A notícia correu o bairro naquela semana santa. A falta da cangica foi notada por todos. Ela não aparecia mais. Estava doente? Tinha se mudado? Os comentários começaram a rolar de boca em boca. O misterioso desaparecimento da cangica. Uns diziam que ela era uma bruxa que morava na última casa mal assombrada da rua. Alguns arriscavam que ela tinha sido abduzida por uma nave espacial. Os mais equilibrados diziam que os netos a colocaram no asilo.
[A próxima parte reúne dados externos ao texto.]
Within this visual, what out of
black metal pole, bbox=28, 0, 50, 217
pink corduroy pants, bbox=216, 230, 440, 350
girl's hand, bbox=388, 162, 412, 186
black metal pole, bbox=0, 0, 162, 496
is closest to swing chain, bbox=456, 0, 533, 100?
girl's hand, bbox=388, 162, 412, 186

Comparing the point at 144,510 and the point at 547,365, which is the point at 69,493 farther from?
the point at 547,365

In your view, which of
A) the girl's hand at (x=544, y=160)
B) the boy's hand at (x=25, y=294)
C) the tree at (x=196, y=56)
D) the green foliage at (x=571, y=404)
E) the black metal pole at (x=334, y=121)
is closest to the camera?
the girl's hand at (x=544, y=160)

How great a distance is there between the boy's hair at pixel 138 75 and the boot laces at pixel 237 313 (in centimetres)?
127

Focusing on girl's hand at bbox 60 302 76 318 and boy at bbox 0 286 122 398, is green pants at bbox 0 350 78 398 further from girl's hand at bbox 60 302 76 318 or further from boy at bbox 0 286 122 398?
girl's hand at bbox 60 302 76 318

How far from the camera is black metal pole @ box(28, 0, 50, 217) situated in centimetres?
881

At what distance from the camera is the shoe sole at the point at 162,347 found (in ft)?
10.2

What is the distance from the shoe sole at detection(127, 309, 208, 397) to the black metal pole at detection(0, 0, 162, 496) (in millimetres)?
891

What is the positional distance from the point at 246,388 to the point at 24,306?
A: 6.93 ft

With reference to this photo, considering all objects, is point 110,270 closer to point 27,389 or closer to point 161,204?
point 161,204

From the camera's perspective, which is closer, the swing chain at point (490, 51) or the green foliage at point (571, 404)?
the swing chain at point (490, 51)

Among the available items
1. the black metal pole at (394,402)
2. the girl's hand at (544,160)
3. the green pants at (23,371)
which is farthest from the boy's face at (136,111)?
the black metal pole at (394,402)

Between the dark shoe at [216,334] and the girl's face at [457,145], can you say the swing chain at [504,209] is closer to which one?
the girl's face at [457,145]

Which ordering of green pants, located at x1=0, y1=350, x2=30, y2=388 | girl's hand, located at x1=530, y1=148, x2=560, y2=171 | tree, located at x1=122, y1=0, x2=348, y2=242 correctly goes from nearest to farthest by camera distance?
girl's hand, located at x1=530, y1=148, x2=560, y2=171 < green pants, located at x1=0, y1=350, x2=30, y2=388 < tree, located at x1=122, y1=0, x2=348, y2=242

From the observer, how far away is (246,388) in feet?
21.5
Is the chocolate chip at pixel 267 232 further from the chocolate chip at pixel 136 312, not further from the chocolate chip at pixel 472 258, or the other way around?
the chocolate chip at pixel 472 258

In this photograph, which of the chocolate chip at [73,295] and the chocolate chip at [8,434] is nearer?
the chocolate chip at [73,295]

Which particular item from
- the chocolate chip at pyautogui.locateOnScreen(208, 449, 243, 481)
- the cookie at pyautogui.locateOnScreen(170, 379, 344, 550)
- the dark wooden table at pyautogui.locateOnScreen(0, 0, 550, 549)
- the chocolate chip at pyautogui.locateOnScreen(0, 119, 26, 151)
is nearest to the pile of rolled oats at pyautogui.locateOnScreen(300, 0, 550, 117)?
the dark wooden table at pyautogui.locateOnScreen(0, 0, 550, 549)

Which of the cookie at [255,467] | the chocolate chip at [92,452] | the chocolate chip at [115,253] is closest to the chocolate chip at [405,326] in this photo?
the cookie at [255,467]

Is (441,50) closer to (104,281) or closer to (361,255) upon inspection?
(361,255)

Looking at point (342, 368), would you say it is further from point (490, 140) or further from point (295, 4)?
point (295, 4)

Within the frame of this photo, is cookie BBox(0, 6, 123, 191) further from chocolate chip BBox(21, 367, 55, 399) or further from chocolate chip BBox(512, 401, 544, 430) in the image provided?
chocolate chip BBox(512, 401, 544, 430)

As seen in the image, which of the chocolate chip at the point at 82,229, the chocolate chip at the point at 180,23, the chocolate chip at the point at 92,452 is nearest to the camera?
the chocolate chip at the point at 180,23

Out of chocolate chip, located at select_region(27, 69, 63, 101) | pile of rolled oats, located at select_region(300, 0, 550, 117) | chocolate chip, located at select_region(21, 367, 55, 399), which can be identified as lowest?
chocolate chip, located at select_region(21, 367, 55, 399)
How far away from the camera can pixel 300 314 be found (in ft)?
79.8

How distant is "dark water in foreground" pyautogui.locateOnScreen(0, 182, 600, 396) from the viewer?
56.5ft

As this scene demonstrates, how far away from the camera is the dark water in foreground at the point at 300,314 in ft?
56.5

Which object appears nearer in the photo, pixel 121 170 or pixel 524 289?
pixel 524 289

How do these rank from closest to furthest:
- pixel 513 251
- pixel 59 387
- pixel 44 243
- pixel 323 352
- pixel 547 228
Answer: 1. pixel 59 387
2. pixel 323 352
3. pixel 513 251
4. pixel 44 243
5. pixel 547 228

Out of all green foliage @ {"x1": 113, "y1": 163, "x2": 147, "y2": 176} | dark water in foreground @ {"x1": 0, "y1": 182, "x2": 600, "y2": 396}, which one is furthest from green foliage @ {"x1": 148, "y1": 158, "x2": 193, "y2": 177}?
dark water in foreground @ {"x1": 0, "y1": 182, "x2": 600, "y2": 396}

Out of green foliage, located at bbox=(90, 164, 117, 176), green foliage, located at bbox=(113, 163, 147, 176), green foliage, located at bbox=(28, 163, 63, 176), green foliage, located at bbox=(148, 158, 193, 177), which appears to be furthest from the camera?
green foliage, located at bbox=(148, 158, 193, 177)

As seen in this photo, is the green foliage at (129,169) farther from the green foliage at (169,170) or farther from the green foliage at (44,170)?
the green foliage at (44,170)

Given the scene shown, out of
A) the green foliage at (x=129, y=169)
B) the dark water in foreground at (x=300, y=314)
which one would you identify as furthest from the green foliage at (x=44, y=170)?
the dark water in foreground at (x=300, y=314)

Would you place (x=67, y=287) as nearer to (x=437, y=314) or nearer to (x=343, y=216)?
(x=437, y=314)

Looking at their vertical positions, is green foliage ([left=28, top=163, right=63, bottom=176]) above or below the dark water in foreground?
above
A verdade era um mistério. Seu cão cinzento vivia pela rua magro e faminto. Ficava horas sentado na esquina, como se estivesse esperando por ela. Certa manhã fria de sábado o dono do armazém da esquina, deparou com o cão deitado à porta de seu comércio. Chutou-lhe, xingou-lhe, e ao ver que o animal não se levantava, Saiu gritando como louco. Alguns disseram que o cão havia encarnado nele.

Com o cão encarnado, ou se viu a face do próprio demônio chamando-o para o inferno, ninguém soube ele gritou, berrou, para todos ouvirem o que ele havia feito.

Incontáveis línguas de fogo invadiram-lhe o corpo enquanto sua voz num ganido horrível ganhava as alturas. Gargalhadas eram ouvidas por todos que abriam as janelas, e que começaram a chegar para ver as cenas macabras que se desenrolavam naquele momento. Em poucos minutos o comerciante se desfazia nas chamas. E o eco de sua voz ficou por muito tempo naquela esquina.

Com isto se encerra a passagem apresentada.